13/06/2011

Livro de "um reais"

Fonte: Blog do Galeno

Por Galeno Amorim
Nunca soube o seu nome. E as chances de voltar a vê-la algum dia e descobrir algo que seja sobre ela são pra lá de remotas. De seu rosto, contudo, jamais me esqueceria. E, tampouco, de seus olhos que, mais do que pedir, imploravam. Mas não por ela. Era pelo filho pequeno, que ainda nem sabia ler e escrever.

Nos últimos anos, falei muitas vezes sobre ela. Fiz discursos e escrevi sobre aquela mulher desconhecida. Anônima para mim. Talvez até hoje invisível ao olhos de tantos, do Estado e da sociedade.

A verdade é que a cena que se deu naquela manhã friorenta de agosto desde então não saiu mais da minha cabeça. Por onde quer que vá, a sensação é a mesma. Parece que ela me persegue, como a querer dizer algo que eu, na minha nada santa indiferença, insisto em não compreender.

O caso é que a mulher esquálida e maltrapilha chegou e estacionou seu carrinho de mão no meio-fio da praça central. Não deu bola para os transeuntes e nem para homens de terno e gravata que falavam e gesticulavam com certo entusiasmo. Alguns tinham vindo de longe, da Capital. Era gente importante, que ali estava para abrir oficialmente aquela Feira Nacional de Livros.

Sem mais aquela, ela enfiou uma das mãos no lugar onde guardava o mísero dinheirinho ganho na véspera graças ao papelão farto recolhido das ruas do Centro. É certo que algo acontecera pois a coleta estava, de fato, rendendo uns bons trocados a mais. A mulher sem nome achou entre as moedas uma nota surrada de R$ 1,00.

Era praticamente tudo o que tinha. De posse da sua pequena fortuna - que daria muito bem para comprar um pão amanhecido e, inteirando, até levar um litro de leite C para casa - ela encaminhou na direção do pequeno grupo de editores e livreiros. Mas não dirigiu a palavra a qualquer um deles em especial.

De sopetão, ela tascou:

- Tem aí livro de um reais, moço?!

E, quase envergonhada, tratou de esclarecer:

- Não é pra mim... É pro meu filho.

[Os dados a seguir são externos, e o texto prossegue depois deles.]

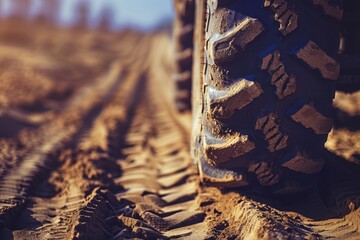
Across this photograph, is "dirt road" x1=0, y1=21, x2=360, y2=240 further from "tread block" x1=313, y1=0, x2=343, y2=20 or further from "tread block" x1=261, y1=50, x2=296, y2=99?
"tread block" x1=313, y1=0, x2=343, y2=20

Ele tá na idade de ir pra escola e eu quero dar um livro pra ele. Pra que ele seja alguém na vida...

Aquela fala pungente calou fundo naqueles senhores do livro no Brasil. Por sua força, diz muito mais do que mil discursos sobre a função social dos livros na sociedade e sua importância transformadora para a gente mais simples do povo.

Mesmo que ainda seja difícil de perceber, há uma maior compreensão sobre o papel da leitura no que se chama de imaginário coletivo. Até especialistas e doutores muitas vezes têm dificuldades para enxergar isso.

Mas, distante das academias, essa percepção tem se manifestado, por toda parte, na fala simples e poderosa da mulher que cata papelão na rua. E no respeito sincero da gente simples com a mãe dessa história que, mesmo analfabeta, consegue intuir que está ali, no livro, não o objeto sagrado. Mas sim, para o filho, uma espécie de chave da porta do céu.

Que, para ela, talvez se apresente na forma de um mundo diferente do seu, que dá um duro danado todo santo dia em troca de muito pouco ou quase nada. E, principalmente, na forma de novas oportunidades. De ter uma vida com alguma dignidade, um emprego com carteira assinada e duas ou três refeições ao fim de mais um dia.

Para a maioria de nós, esse é, por ora, um sonho ainda distante. Mas que passa, necessariamente - e disso, felizmente, sabe-se cada vez mais! - pelos livros e pela leitura.